DESCRIPTION OF THE TASK:
In the material below, rename every "small stone" to "pebble" and leave everything else unchanged.

RAW RECORDS:

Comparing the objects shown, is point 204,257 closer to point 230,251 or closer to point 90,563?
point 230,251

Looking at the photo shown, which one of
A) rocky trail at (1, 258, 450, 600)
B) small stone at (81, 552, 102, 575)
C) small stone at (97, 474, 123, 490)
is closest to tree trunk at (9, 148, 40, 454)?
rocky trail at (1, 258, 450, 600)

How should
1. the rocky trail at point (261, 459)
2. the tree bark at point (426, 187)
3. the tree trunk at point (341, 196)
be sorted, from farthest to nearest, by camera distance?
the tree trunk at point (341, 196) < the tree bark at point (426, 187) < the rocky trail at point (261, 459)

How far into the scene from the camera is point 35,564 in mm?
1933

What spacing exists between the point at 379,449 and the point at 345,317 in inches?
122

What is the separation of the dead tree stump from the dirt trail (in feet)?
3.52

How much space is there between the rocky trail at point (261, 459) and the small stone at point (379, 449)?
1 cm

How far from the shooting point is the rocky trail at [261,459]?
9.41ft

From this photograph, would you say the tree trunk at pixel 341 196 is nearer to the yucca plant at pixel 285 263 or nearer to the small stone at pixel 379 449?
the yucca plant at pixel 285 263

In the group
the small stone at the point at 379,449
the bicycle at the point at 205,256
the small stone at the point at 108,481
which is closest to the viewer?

SOLUTION:
Comparing the objects shown, is point 204,257 closer to point 230,251 or closer to point 90,563?
point 230,251

Looking at the photo shown, which one of
A) rocky trail at (1, 258, 450, 600)
B) pebble at (81, 552, 102, 575)
C) pebble at (97, 474, 123, 490)
is closest to tree trunk at (9, 148, 40, 454)?
rocky trail at (1, 258, 450, 600)

How should
1. the rocky trail at point (261, 459)
2. the tree bark at point (426, 187)
3. the tree trunk at point (341, 196)
be sorted, from farthest to nearest, by camera distance?
the tree trunk at point (341, 196) < the tree bark at point (426, 187) < the rocky trail at point (261, 459)

How far into the scene from the camera is point 35,564 in mm?
1933

What spacing exists between the point at 379,449 and the point at 345,317 in inches?
122

What is the separation of the dead tree stump from the dirt trail (in feet)?
3.52

How much space is there between the rocky trail at point (261, 459) and the pebble at point (379, 449)?
1 cm

How far from the shooting point is the rocky trail at [261,459]?
9.41ft

From this photograph, would you say the tree trunk at pixel 341 196 is nearer to the yucca plant at pixel 285 263 or nearer to the pebble at pixel 379 449?
the yucca plant at pixel 285 263

In the group
the pebble at the point at 379,449
the bicycle at the point at 205,256
the pebble at the point at 108,481
which is closest to the viewer?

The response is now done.